Harry Collins

 

On his book Gravity’s Ghost: Scientific Discovery in the Twenty-first Century

Cover Interview of June 22, 2011

The wide angle

I’ve been doing this kind of work since 1972 when I was a graduate student doing my PhD.

In that year I drove 5,000 miles in an old car, a big white Ford Galaxy, up into Canada and then along Route 66 into California.  All the way I was stopping off and interviewing scientists in different universities and other locations about four topics.  One of those was gravitational waves.

At the time there was a controversy about whether Joseph Weber, the pioneer of the field, had actually seen the waves.  By about 1975, no one believed he had seen them—though Joe Weber, who died in 2000, never changed his mind.

On my 1972 drive, and a subsequent return trip across the USA in 1975, I collected the reasons people gave for their changing views—I looked at what made them change their minds.  I’m still looking at the same field of science.  And those gravitational waves have still not been detected according the consensus view even though, over the years, about half-a-dozen claims to have seen them have been made.

When I started you could build a state-of-the-art gravitational wave detector in one laboratory room for a few tens of thousands of dollars.  Nowadays it’s a multi-national, billion-dollar project using enormous interferometers.

In 2004 I published a 876 page book called Gravity’s Shadow, which explains how the field grew from the beginning to the early 2000s, looking at all the claims that fell by the wayside and how they were pushed aside, looking at how the field grew from a small science to a big science and the strains that were involved, and looking at the way the scientific knowledge was constructed.

This work is just the most sustained element of a program in which I try to understand the nature of knowledge by watching it being made.  Thus, I have also written on parapsychology, on the development of a certain kind of laser, on certain famous historical episodes in science, such as the proof of the theory of relativity.

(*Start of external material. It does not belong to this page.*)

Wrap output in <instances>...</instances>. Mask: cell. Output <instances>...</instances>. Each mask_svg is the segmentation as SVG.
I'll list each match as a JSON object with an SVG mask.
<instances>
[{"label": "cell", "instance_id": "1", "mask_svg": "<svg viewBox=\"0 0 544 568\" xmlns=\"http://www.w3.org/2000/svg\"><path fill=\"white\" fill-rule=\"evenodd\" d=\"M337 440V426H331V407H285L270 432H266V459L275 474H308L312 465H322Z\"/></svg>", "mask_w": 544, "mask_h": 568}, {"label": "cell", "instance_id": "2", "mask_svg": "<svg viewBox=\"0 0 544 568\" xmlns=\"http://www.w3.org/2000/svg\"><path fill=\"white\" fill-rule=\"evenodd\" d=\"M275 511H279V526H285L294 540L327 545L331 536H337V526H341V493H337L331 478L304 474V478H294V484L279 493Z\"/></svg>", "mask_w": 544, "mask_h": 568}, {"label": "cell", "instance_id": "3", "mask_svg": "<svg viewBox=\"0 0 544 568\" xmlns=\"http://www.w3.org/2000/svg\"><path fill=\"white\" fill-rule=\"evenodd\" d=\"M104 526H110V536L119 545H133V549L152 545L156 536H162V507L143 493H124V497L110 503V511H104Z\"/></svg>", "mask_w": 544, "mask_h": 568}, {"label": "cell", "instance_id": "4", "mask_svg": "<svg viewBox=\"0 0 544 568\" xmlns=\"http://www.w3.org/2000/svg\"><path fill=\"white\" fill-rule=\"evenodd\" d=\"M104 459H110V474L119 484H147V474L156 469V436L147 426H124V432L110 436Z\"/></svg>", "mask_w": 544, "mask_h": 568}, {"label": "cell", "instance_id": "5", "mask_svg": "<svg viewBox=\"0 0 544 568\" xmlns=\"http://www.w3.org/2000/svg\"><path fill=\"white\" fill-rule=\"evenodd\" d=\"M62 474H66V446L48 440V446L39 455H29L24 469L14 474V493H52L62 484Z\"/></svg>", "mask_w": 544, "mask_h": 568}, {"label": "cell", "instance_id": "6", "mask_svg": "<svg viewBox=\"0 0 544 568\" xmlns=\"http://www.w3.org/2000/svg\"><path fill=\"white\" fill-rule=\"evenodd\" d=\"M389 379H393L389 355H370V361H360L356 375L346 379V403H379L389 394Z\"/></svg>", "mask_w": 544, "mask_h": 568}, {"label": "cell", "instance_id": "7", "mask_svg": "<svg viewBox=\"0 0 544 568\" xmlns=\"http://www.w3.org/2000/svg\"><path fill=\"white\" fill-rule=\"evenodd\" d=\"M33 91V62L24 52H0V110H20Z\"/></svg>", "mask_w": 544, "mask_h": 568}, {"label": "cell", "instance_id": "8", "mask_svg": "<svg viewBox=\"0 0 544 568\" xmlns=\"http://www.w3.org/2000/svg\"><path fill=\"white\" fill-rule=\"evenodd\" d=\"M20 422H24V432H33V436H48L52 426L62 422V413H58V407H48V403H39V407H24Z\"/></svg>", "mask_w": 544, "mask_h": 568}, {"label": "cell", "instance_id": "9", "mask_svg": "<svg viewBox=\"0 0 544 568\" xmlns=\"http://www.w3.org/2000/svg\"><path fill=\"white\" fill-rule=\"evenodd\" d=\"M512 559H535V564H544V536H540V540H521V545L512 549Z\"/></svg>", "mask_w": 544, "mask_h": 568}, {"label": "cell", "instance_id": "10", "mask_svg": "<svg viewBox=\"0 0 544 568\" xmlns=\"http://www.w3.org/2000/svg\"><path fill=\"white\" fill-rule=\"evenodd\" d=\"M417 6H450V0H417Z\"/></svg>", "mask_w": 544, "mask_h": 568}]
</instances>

Gravity’s Ghost marks a new departure in that the last chapter, called the Envoi, is about the role of science in our society and where science is and ought to be going.  The main part of the book is the case study of the Equinox Event written up as a detective story but that last chapter looks back on all the wonderful scientific argument we have witnessed and asks how it can be sustained given the pressures of modern life.